Un chien roux et blanc, court sur pattes, avance sagement dans les rues de Bunkyo, un arrondissement de Tokyo : jusqu’ici rien d’étonnant, à ceci près qu’en l’espace de deux heures, cette simple vidéo a été vue 20 000 fois sur Instagram. Le chien d’une star ? Presque. Il y a bien une star dans cette histoire : c’est le chien. Nous sommes sur le compte de Maru, un élégant shiba inu japonais suivi par 2,5 millions de fans, ce qui le situe, en termes d’abonnés, entre la chaîne américaine NBC et la chanteuse Aya Nakamura. Des millions de followers et autant de maîtres et maîtresses virtuelles : dans leur fil d’actualité, les abonnés de Maru applaudissent chaque faits et gestes du chien, commentent ses siestes, ses rencontres, ses promenades, ses repas… Une audience considérable transformée en commerce. Depuis deux ans, Maru dispose de sa propre boutique. Une enseigne en ligne qui existe aussi dans la «vraie» vie, à Tokyo, où chaque objet que pourrait proposer un influenceur existe en version shiba : coque de téléphone, calendrier, tee-shirt, portefeuille, carnet, étui pour boîte de mouchoirs… L’entrée du magasin propose même des gashapon, ces distributeurs à tirettes dont raffolent les Japonais, où quelques yens permettent de délivrer figurines et porte-clés à l’effigie du chien.
Promenades en poussette
Au sein d’Instagram, le hashtag #ShibaInu débouche sur un monde sidérant, où ces chiens à l’allure de renard sont traités comme des humains. Vêtements et costumes, nourriture fine, mises en scène délirantes : le shiba inu est un animal à haut potentiel instagrammable, comme en témoigne le compte de Zero & Mika, un couple de chiens vivant à Hongkong. Les deux shibas vivent dans un espace à leur gloire : tapis, coussins et serviettes de plage à leur effigie sont régulièrement présents dans le décor de leur appartement, autant d’objets que l’on retrouve à l’unité dans leur boutique. Les deux chiens sont aussi des étendards. Commerciaux, comme avec cette story montrant Mika faisant la promotion d’un service de livraison de fruits frais, ou ces nombreux posts où les deux animaux dégustent leur viande dans une gamelle Le Creuset. Politiques aussi, quand leur maîtresse les fait poser avec le dernier exemplaire du journal Apple Daily, pour soutenir le quotidien indépendant lors de sa disparition en juin dernier.

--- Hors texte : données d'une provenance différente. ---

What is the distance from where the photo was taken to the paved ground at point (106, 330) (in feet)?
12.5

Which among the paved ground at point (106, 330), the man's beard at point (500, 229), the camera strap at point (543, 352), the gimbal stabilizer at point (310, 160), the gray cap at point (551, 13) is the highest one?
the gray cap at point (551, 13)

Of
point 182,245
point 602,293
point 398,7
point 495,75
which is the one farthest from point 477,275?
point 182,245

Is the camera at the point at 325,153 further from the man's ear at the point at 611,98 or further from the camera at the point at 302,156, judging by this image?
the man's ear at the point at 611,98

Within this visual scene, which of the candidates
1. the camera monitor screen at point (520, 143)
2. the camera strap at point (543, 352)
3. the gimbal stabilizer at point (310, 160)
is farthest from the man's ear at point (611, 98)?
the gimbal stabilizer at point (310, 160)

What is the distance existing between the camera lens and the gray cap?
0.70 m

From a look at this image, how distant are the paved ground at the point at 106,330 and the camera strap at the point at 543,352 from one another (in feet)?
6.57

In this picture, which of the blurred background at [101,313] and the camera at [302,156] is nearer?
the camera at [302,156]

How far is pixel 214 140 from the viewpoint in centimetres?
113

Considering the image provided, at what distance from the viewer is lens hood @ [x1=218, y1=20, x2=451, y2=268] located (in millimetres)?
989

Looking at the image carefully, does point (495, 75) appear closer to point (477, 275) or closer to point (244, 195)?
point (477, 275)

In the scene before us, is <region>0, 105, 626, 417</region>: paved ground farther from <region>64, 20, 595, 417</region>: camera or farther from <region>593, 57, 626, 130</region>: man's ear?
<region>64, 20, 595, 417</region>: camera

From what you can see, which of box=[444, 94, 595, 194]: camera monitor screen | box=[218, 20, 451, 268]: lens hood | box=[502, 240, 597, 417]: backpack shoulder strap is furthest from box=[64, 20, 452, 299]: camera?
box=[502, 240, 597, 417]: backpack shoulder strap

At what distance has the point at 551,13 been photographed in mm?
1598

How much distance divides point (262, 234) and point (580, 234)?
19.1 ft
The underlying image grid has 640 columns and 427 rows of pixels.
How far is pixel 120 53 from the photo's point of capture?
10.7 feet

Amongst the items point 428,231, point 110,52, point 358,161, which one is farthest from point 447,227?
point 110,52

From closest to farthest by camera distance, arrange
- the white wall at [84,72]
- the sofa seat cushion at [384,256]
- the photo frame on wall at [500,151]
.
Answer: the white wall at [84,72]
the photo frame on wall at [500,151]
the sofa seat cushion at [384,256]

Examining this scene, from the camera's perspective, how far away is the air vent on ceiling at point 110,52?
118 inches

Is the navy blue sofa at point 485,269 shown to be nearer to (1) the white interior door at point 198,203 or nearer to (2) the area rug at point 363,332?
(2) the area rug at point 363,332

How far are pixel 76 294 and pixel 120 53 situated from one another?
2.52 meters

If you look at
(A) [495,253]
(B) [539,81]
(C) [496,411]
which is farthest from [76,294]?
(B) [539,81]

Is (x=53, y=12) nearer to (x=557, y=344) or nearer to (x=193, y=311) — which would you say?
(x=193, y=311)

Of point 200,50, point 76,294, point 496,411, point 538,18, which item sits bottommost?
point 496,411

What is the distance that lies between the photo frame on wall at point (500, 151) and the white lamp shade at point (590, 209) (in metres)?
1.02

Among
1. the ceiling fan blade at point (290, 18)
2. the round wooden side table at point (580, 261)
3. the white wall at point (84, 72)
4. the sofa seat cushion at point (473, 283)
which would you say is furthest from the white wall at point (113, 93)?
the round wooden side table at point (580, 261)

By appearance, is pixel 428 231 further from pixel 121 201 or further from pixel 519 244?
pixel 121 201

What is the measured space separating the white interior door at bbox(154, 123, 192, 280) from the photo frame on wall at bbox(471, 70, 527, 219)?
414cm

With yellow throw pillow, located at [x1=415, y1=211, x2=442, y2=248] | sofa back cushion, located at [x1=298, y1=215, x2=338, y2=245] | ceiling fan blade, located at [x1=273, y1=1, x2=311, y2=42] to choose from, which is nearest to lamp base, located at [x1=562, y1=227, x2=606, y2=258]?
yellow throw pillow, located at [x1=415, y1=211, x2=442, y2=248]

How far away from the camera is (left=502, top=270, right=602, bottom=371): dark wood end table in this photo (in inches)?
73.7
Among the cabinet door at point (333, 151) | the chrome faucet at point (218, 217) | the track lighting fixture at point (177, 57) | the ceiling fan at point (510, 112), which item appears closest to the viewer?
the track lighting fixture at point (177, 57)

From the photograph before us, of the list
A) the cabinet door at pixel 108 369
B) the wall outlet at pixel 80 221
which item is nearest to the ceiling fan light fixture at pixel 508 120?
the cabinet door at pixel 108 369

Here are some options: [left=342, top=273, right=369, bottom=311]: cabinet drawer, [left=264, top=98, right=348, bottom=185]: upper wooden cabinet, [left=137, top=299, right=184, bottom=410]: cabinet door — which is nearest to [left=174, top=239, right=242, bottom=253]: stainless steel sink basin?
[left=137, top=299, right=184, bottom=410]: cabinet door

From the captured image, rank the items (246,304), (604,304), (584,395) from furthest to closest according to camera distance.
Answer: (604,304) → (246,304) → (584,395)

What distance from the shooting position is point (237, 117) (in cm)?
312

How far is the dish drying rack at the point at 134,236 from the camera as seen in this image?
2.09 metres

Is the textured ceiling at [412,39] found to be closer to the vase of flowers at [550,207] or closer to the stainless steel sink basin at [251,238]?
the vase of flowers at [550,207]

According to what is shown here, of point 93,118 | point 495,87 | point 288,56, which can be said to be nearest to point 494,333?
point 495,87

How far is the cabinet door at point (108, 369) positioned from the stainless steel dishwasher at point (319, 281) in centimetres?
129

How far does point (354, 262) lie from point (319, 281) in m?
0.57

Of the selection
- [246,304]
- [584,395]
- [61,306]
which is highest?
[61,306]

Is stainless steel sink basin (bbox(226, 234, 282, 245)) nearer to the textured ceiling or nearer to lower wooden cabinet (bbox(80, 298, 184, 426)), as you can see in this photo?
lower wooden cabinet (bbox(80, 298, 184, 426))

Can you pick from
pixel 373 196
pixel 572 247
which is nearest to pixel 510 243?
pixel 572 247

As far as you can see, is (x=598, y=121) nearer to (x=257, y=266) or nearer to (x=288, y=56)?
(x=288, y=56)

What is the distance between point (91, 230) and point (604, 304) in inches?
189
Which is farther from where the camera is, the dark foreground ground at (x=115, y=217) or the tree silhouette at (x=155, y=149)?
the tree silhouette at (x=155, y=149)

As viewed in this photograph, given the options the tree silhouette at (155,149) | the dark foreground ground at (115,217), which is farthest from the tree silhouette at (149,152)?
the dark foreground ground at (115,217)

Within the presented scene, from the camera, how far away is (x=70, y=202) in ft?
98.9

Mais comme pour les vrais influenceurs, le succès de ces animaux les expose aussi aux mauvais aspects des réseaux sociaux, comme le harcèlement et les moqueries. A Taiwan, la chienne Moja est régulièrement moquée pour son surpoids, au point d’être devenue un mème. Des vidéos sur YouTube compilent les moments où l’animal dodu peine à monter ou descendre les escaliers, et des commentaires négatifs accompagnent parfois les photos où la chienne grignote un biscuit ou ses promenades en poussette en raison de ses articulations douloureuses. Lassée de devoir se justifier, sa propriétaire indique désormais dans la «bio» du compte de Moja que la chienne souffre de problèmes de glandes et qu’elle est restée neuf ans au régime. Et d’ajouter, en anglais : «Je l’aime de tout mon cœur.» Un amour qu’elle partage avec plus de 80 000 abonnés, moins quelques haters.